Writing a Database: Part 5 — A Fresh Start
In Things You Should Never Do, Part I, Joel Spolsky cautions against the temptation to rewrite code from scratch, calling it the single worst strategic mistake any software company can make. I use it to remind myself that rewriting something is always a bigger investment than you might think it is, and that new code always contains new bugs :)
Nowadays however, my view is a little more nuanced, having seen / heard about several systems at Google that are now in their second+ iteration, often with very different architectures from their first. The first generation of the Google File System (GFS), had a single master, which worked fine for a long time, but eventually was replaced with sharded master system. So it is possible to completely replace a system, but as Spolsky cautions, it can take a long time and a lot of effort to do it.

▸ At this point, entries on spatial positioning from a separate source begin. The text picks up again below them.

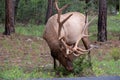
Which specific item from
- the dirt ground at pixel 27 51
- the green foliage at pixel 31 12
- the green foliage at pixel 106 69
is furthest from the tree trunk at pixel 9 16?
the green foliage at pixel 31 12

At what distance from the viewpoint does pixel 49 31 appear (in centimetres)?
981

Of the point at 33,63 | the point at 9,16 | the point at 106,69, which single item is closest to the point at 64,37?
the point at 106,69

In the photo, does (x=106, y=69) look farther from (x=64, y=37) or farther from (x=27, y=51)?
(x=27, y=51)

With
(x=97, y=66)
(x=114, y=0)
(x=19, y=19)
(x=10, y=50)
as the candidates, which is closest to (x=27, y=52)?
(x=10, y=50)

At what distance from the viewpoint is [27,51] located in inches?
581

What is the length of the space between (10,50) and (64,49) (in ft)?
19.3

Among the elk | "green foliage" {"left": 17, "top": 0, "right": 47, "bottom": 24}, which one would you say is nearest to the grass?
the elk

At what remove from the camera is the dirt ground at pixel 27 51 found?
39.9 ft

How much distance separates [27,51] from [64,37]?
547 centimetres

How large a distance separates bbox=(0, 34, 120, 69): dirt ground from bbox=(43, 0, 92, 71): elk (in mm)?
1479

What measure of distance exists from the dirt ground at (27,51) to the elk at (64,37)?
1.48 metres

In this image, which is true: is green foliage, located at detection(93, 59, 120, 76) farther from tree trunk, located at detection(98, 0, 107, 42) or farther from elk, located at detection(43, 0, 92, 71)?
tree trunk, located at detection(98, 0, 107, 42)

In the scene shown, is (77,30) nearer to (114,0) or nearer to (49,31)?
(49,31)

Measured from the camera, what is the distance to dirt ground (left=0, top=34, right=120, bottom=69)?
12156 mm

The reason I bring this up is that I’m wondering where to go next with my toy database. I eventually hope to layer Raft replication on top of it. When toying around with how I would do it, I discovered that I needed a way to durably persist the Raft logs. Luckily, I have a database, so that should be easy, right? Turns out, DDB was missing a few features ideally to make it a suitable database for storing its own Raft logs:
- Some notion of separate tables. Ideally, we’d have some way such that the Raft logs get their own storage on disk, so that user data doesn’t end up co-mingled with the Raft logs, as they have very different lifetimes and compacting the two together seemed like a waste. However, DDB currently is factored to only support a single global table, effectively.

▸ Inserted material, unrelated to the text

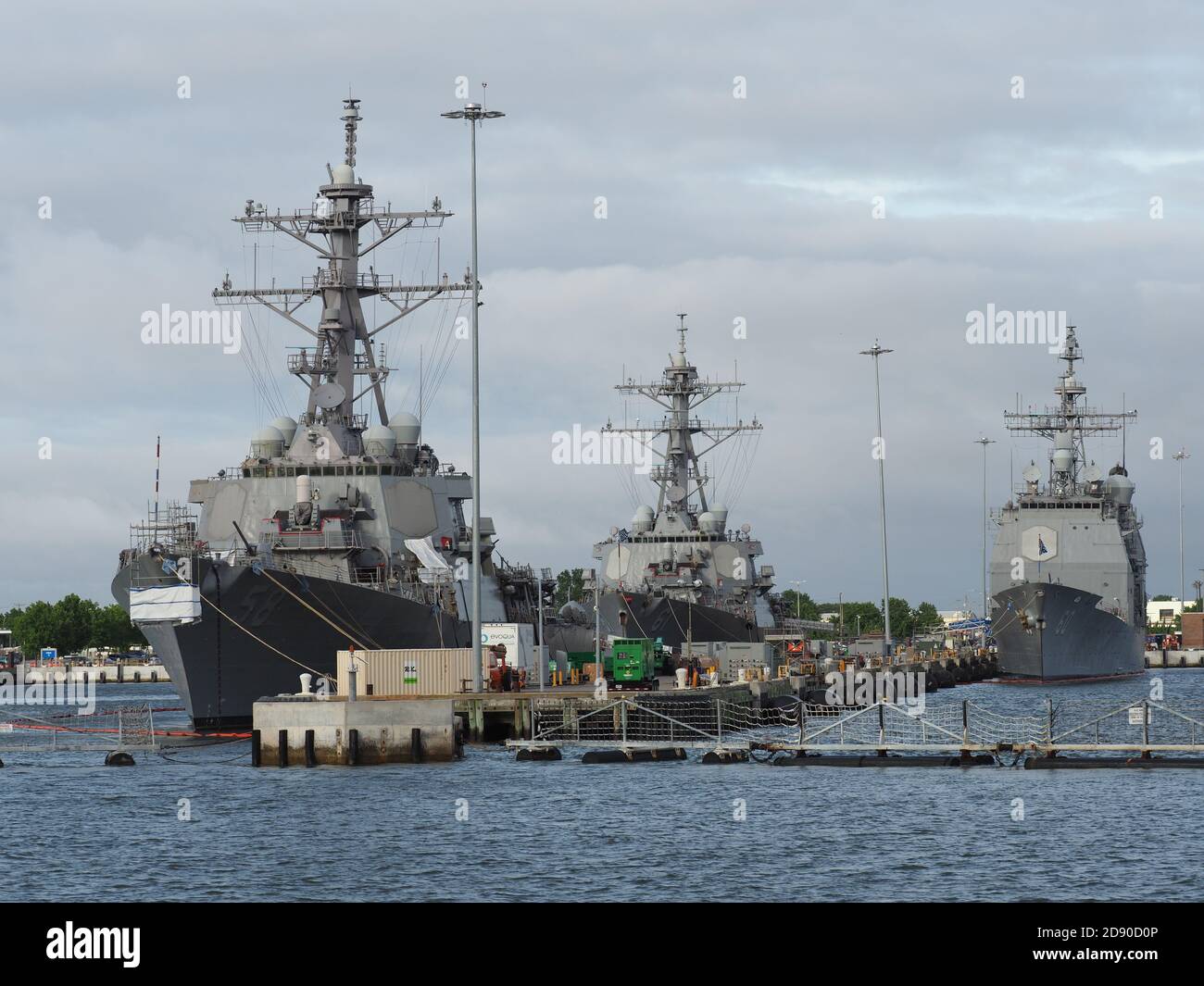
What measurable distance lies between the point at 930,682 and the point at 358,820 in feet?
189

- A scan API would be nice. DDB is currently only supports key lookups. When replaying raft logs, it would be nice to be able to efficiently scan and pick up a series of consecutive log entries, rather than look up each one individually.

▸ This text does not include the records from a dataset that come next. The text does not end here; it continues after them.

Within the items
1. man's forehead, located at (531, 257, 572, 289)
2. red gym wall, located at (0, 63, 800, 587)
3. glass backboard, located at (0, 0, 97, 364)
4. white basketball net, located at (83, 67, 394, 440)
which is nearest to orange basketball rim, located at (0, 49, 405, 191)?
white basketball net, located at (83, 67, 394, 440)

While pondering how to make the above changes, John Ousterhout’s A Philiosophy of Software Design was fresh on my mind.
What I’ve decided (I may regret this later and change my mind), is to take a fresh start the code layout of DDB. I managed to cobble together something that mostly works — now I want to go back and look at each piece critically and try some other potential designs, and hopefully document things along the way. I’m hoping I’ll be able to copy significant portions of the existing code, although tests will probably have to be re-written since I’m going to change the API.
And yes, I know I’m doing the very thing I said was a bad idea at the start of this. But hey, this isn’t for work, so I’m going to capitalize on the fact that there’s absolutely no pressure to, you know, actually get stuff out the door on any time frame.